Ms Fitzgerald stepped down following a controversy surrounding emails she received which detailed an alleged Garda legal strategy aimed at undermining Sgt McCabe.
The former Tánaiste insisted she acted appropriately at all times but resigned so as to avoid a general election.
Mr Collins’s review was aimed at establishing why the emails at the centre of the controversy were not provided to the tribunal when they were sought under a discovery order.
The emails only emerged following a series of parliamentary questions tabled by Labour Party TD Alan Kelly.
The review found Ms Fitzgerald and her officials acted “at all times in good faith and believed they were acting reasonably” when searching for relevant documents.
Mr Collins found “certain shortcomings” in the department’s compliance with the search order but identified no evidence suggesting “deliberate concealment or withholding of material from the tribunal”.
The failure to identify all relevant records relating to
the tribunal was blamed on a lack of a “systematic arrangement for filing emails” which meant important correspondences were not entered into the appropriate file.
“For this very reason, email accounts appear to be an obvious source within which to look for material of potential relevance to the tribunal’ s terms of reference and should have been included in the department’s initial search for documents,” the report said.

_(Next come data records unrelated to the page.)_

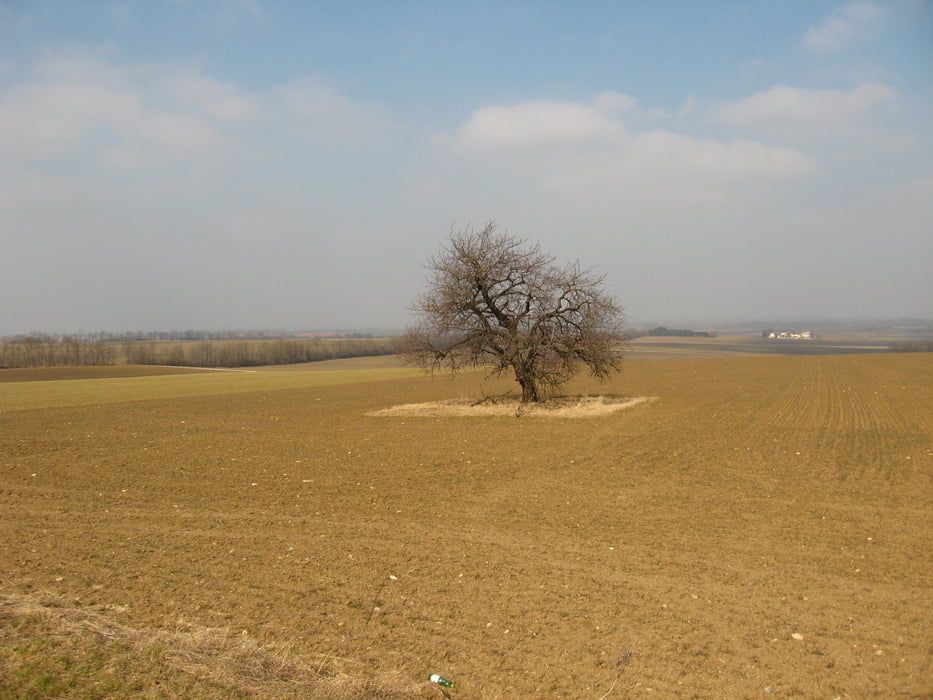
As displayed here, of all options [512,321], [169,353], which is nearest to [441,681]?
→ [512,321]

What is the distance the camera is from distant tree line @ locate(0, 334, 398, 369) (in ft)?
281

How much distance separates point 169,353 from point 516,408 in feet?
285

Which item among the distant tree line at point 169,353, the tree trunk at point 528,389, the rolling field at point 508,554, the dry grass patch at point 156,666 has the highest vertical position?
the distant tree line at point 169,353

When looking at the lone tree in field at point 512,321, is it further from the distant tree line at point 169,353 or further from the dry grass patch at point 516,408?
the distant tree line at point 169,353

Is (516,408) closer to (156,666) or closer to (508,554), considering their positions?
(508,554)

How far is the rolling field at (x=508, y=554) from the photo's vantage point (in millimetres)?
6219

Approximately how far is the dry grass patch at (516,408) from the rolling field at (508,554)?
5.26 metres

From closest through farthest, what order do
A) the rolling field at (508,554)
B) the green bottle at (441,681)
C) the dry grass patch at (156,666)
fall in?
the dry grass patch at (156,666)
the green bottle at (441,681)
the rolling field at (508,554)

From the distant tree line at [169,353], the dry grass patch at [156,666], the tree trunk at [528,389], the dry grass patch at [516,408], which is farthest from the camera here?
the distant tree line at [169,353]

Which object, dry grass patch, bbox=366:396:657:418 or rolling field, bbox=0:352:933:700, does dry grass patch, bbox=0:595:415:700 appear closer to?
rolling field, bbox=0:352:933:700

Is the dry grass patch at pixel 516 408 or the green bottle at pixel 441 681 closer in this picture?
the green bottle at pixel 441 681

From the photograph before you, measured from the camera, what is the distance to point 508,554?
9477 mm

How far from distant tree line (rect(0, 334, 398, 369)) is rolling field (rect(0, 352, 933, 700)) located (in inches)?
2576

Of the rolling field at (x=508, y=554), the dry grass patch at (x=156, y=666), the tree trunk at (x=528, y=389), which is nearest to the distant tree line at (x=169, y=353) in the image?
the tree trunk at (x=528, y=389)
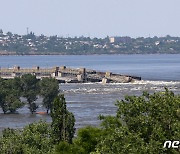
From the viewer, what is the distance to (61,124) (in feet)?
104

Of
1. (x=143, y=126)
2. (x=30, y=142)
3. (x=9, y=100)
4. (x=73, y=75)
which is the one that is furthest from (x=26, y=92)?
(x=73, y=75)

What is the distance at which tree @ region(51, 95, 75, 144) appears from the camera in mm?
30953

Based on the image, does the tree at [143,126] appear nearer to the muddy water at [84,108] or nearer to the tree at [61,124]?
the tree at [61,124]

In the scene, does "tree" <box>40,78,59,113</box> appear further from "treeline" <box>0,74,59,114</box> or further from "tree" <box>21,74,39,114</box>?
"tree" <box>21,74,39,114</box>

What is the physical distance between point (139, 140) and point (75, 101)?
54.6 meters

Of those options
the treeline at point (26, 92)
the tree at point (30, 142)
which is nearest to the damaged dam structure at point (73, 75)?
the treeline at point (26, 92)

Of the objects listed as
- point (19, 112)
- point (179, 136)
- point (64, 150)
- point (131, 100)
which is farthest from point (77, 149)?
point (19, 112)

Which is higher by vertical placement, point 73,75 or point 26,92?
point 26,92

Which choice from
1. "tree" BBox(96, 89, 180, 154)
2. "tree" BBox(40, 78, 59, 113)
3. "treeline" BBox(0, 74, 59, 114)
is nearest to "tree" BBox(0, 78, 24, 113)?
"treeline" BBox(0, 74, 59, 114)

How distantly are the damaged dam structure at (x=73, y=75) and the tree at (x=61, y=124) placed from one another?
74.4 m

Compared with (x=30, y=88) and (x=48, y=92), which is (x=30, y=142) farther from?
(x=30, y=88)

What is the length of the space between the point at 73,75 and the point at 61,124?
84.4 metres

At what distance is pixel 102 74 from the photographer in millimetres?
115062

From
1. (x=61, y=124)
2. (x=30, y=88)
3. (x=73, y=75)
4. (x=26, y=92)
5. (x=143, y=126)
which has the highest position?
(x=143, y=126)
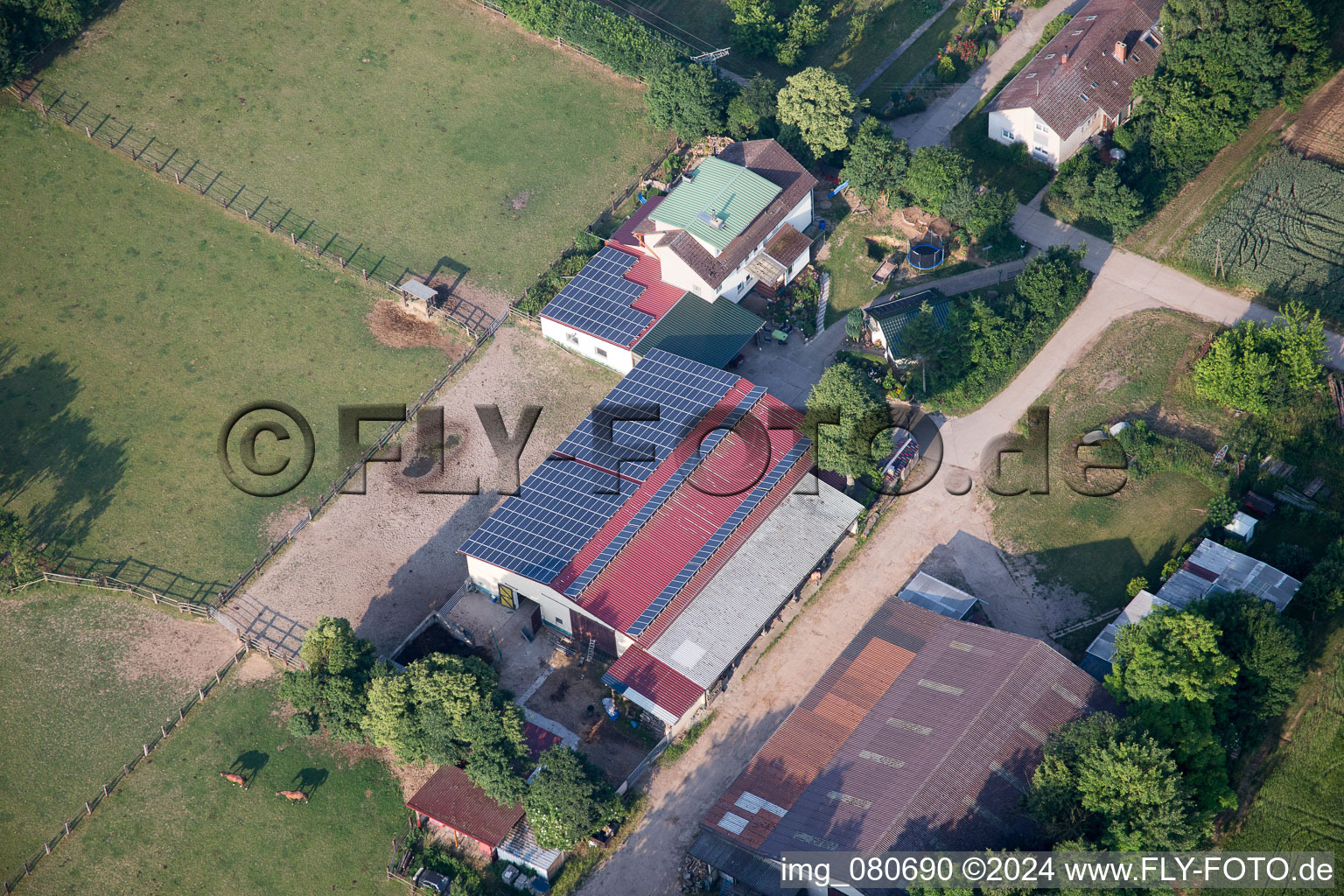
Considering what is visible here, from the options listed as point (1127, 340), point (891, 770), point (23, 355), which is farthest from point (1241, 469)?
point (23, 355)

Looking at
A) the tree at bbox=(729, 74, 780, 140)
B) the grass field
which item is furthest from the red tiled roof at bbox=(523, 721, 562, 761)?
the tree at bbox=(729, 74, 780, 140)

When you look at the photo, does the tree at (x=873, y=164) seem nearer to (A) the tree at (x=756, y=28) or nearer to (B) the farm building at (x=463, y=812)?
(A) the tree at (x=756, y=28)

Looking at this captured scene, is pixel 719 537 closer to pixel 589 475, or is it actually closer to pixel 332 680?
pixel 589 475

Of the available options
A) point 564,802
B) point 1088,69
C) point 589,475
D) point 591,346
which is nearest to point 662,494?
point 589,475

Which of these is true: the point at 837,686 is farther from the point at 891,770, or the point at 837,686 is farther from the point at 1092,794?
the point at 1092,794

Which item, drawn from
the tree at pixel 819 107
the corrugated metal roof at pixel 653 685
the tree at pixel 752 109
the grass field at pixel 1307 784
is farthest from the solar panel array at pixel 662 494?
the grass field at pixel 1307 784

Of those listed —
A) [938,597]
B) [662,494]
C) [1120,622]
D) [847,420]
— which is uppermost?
[847,420]
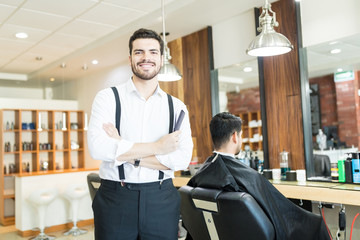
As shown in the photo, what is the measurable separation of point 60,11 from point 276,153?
9.73 feet

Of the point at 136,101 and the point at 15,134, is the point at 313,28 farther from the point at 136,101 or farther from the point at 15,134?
the point at 15,134

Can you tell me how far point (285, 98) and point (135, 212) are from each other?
270 cm

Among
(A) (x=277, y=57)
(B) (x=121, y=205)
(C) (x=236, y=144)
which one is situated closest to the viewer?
(B) (x=121, y=205)

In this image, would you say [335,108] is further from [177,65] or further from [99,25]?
[99,25]

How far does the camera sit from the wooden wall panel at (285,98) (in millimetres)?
3611

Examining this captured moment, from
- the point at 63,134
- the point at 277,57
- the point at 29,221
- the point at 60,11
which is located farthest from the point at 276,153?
the point at 63,134

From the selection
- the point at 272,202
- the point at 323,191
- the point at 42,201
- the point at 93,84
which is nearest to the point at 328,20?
the point at 323,191

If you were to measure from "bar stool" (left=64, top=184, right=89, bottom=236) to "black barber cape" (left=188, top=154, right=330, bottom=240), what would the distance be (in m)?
3.25

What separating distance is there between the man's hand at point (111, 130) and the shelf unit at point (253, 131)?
3.19 m

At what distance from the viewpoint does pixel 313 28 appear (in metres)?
3.52

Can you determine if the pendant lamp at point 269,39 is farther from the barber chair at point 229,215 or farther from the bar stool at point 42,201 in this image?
the bar stool at point 42,201

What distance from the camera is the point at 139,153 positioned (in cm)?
149

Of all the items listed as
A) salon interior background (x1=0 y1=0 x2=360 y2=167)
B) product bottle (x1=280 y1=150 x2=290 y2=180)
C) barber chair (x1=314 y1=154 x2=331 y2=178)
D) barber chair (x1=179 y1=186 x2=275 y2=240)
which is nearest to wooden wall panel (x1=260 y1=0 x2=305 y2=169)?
product bottle (x1=280 y1=150 x2=290 y2=180)

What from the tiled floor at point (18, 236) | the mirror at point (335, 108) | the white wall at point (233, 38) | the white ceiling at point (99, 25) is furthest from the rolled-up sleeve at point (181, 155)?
the mirror at point (335, 108)
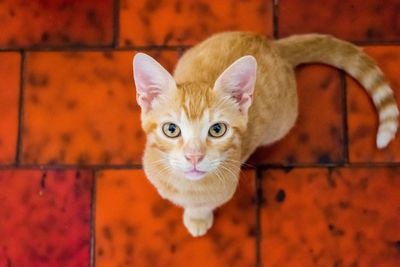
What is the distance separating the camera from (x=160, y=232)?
5.57 ft

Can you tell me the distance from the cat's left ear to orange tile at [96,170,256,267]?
497 mm

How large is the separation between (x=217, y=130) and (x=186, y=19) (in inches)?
28.0

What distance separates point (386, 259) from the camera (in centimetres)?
167

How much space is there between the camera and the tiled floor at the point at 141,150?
1.69 m

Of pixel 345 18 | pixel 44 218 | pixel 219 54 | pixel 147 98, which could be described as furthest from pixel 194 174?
pixel 345 18

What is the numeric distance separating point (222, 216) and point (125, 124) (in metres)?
0.47

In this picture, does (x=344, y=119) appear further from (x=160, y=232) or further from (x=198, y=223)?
(x=160, y=232)

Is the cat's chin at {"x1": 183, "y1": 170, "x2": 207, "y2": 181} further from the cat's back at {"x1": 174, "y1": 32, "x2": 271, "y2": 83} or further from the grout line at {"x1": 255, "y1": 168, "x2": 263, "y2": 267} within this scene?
the grout line at {"x1": 255, "y1": 168, "x2": 263, "y2": 267}

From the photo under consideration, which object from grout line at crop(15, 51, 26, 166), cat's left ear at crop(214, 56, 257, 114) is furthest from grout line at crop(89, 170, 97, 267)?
cat's left ear at crop(214, 56, 257, 114)

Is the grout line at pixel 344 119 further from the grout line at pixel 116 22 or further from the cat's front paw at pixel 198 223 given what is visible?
the grout line at pixel 116 22

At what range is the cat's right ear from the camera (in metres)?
1.20

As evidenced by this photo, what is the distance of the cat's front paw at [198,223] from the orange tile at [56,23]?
28.2 inches

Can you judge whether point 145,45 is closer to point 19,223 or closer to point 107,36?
point 107,36

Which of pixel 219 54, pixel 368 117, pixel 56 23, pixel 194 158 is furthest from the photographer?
pixel 56 23
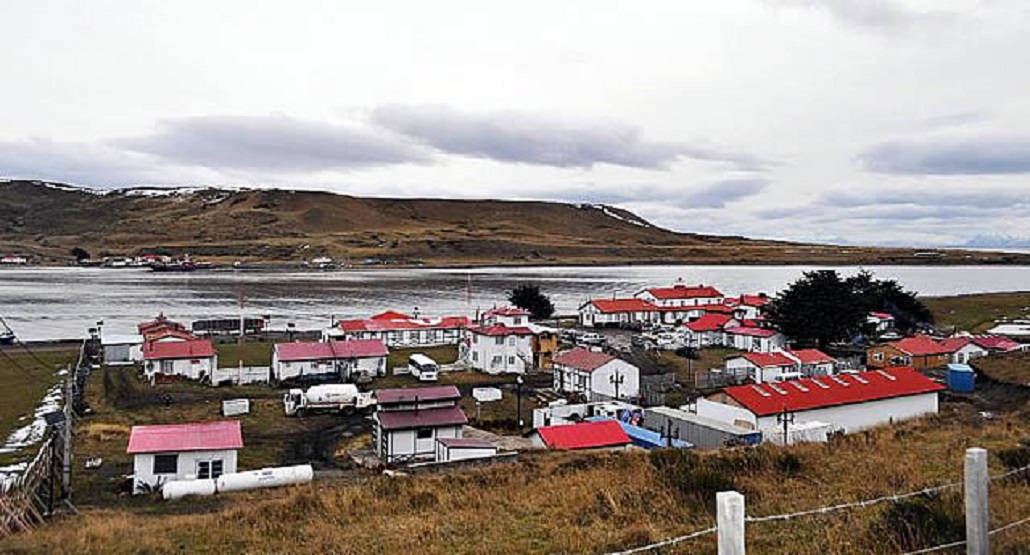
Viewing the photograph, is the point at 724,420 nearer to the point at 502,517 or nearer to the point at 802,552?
the point at 502,517

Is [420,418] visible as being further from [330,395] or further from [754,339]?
[754,339]

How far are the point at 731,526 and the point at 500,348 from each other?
1442 inches

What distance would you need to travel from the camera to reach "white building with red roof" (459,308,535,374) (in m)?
40.3

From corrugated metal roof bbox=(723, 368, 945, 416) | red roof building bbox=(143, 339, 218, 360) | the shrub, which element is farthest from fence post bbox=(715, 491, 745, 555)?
red roof building bbox=(143, 339, 218, 360)

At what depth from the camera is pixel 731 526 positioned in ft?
12.4

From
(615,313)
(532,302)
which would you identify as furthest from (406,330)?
(615,313)

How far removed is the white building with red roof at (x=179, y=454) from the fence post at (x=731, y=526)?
19527 mm

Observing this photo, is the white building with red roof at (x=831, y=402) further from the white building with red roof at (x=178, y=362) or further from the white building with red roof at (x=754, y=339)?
the white building with red roof at (x=178, y=362)

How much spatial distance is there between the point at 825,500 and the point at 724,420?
18.7 metres

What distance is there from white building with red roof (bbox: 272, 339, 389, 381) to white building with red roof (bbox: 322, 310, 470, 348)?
8.11 m

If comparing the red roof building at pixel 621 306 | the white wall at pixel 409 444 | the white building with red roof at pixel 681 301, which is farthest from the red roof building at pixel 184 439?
the white building with red roof at pixel 681 301

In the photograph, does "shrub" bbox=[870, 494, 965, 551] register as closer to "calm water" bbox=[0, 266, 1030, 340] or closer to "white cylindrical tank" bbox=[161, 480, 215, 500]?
"white cylindrical tank" bbox=[161, 480, 215, 500]

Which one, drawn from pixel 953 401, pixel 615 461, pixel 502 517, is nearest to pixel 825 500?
pixel 502 517

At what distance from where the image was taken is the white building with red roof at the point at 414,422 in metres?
24.1
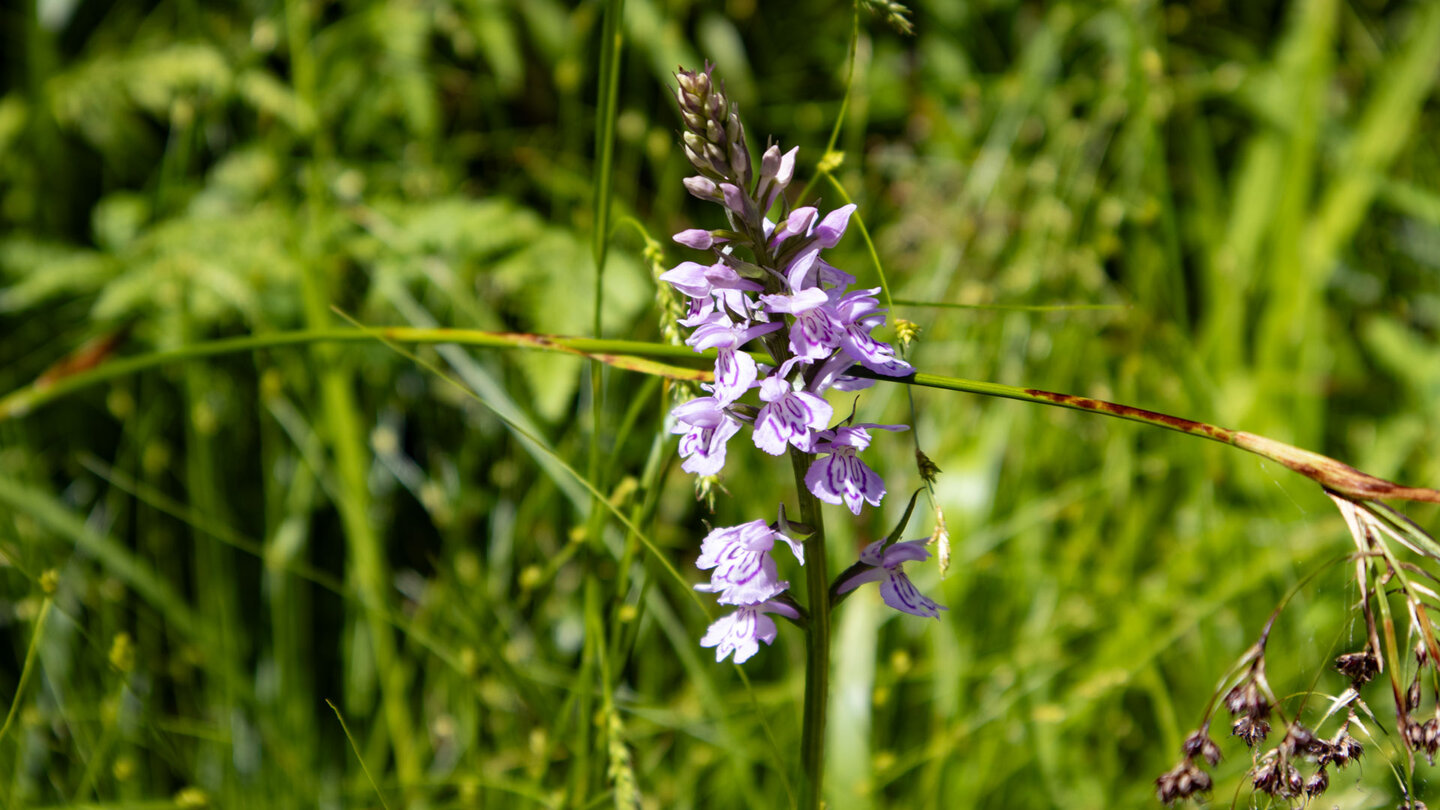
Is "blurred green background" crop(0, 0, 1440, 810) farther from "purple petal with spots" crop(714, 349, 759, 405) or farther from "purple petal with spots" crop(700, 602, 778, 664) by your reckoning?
"purple petal with spots" crop(714, 349, 759, 405)

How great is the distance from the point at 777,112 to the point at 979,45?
3.85 ft

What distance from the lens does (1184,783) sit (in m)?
1.24

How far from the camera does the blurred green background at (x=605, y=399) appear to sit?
2582mm

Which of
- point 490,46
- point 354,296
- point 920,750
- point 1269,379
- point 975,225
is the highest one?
point 490,46

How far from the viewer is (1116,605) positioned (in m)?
2.94

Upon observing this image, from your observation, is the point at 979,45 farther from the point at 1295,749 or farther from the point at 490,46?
the point at 1295,749

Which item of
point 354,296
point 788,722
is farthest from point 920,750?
point 354,296

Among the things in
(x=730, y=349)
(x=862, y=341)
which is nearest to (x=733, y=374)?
(x=730, y=349)

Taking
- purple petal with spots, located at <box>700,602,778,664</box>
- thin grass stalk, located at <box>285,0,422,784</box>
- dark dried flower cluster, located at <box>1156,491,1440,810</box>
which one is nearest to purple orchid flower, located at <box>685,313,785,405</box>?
purple petal with spots, located at <box>700,602,778,664</box>

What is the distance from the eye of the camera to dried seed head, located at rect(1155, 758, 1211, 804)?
1.24 m

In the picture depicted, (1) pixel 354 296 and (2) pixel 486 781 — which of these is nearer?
(2) pixel 486 781

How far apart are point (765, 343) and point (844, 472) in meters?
0.20

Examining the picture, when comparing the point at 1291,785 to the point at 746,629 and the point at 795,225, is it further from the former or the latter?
the point at 795,225

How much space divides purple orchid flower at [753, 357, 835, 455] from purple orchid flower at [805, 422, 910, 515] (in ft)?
0.14
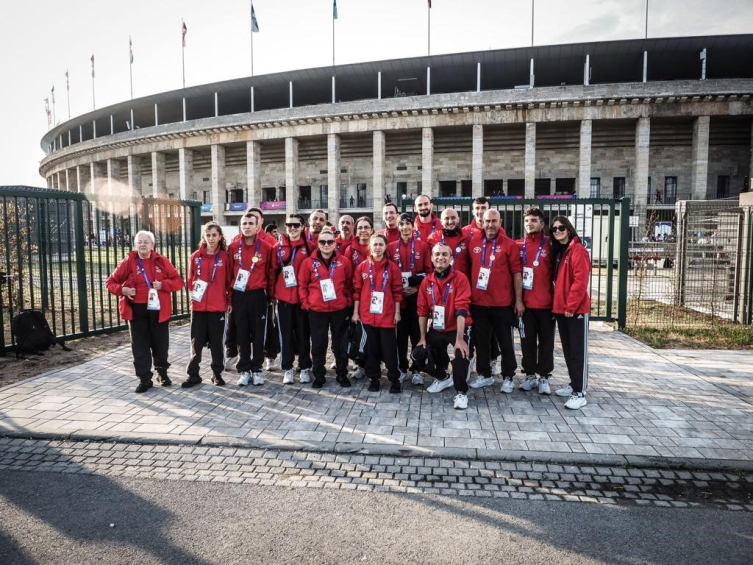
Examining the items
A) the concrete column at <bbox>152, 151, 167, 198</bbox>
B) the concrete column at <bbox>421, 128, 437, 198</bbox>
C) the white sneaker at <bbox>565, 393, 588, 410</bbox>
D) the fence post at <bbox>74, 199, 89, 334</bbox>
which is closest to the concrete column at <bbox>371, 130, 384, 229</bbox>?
the concrete column at <bbox>421, 128, 437, 198</bbox>

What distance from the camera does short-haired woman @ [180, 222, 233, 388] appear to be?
20.0ft

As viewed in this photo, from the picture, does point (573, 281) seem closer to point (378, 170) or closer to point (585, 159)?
point (585, 159)

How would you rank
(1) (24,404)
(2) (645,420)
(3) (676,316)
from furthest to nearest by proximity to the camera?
(3) (676,316) → (1) (24,404) → (2) (645,420)

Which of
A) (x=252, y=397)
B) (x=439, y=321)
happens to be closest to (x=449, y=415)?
(x=439, y=321)

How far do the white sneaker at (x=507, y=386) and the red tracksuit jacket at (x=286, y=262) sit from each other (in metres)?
2.86

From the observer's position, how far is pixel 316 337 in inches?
240

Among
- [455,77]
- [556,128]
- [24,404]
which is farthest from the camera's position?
[455,77]

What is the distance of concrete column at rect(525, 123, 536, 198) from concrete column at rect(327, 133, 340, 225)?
1576cm

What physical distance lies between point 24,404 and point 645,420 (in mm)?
6960

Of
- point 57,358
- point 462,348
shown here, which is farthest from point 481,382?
point 57,358

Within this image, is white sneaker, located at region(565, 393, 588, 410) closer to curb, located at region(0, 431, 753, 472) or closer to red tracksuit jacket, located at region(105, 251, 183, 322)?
curb, located at region(0, 431, 753, 472)

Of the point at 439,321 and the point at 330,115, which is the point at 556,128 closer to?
the point at 330,115

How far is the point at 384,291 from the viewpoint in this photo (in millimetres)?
5906

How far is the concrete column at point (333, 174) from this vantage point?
134ft
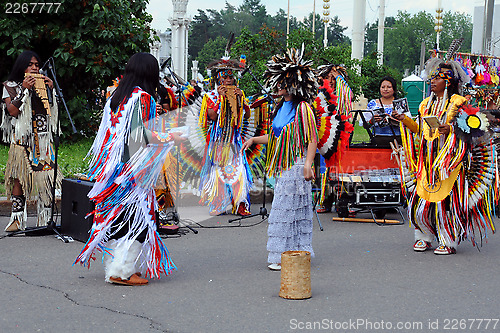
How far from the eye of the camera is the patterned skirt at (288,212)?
6137 millimetres

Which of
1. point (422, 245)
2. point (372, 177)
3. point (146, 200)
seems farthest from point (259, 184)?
point (146, 200)

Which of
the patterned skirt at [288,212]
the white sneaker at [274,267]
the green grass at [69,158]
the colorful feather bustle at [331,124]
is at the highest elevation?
the colorful feather bustle at [331,124]

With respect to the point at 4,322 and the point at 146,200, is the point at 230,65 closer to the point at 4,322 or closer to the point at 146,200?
the point at 146,200

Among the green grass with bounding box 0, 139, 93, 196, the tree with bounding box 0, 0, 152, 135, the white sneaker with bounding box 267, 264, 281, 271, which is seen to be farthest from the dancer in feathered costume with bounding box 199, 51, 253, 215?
the tree with bounding box 0, 0, 152, 135

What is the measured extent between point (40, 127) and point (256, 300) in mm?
3646

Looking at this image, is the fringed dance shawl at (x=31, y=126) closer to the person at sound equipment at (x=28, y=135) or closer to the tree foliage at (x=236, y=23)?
the person at sound equipment at (x=28, y=135)

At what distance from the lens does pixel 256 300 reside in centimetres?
518

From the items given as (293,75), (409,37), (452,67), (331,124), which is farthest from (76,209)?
(409,37)

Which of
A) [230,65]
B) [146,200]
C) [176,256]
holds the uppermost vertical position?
[230,65]

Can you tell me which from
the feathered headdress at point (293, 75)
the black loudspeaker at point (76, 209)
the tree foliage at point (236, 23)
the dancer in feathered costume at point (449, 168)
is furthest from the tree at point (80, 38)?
the tree foliage at point (236, 23)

“There is a general ance by current and acceptformer officials and at ministerial level, at least with the benefit of hindsight, that an email search should have been conducted from the outset.”
Justice Minister Charlie Flanagan said he was concerned that potentially relevant emails were not located as part of the department’s discovery process.
“We have taken important lessons from this episode and my department is actively putting new measures in place that are aimed at ensuring that an oversight of this kind could not happen in future,” he said.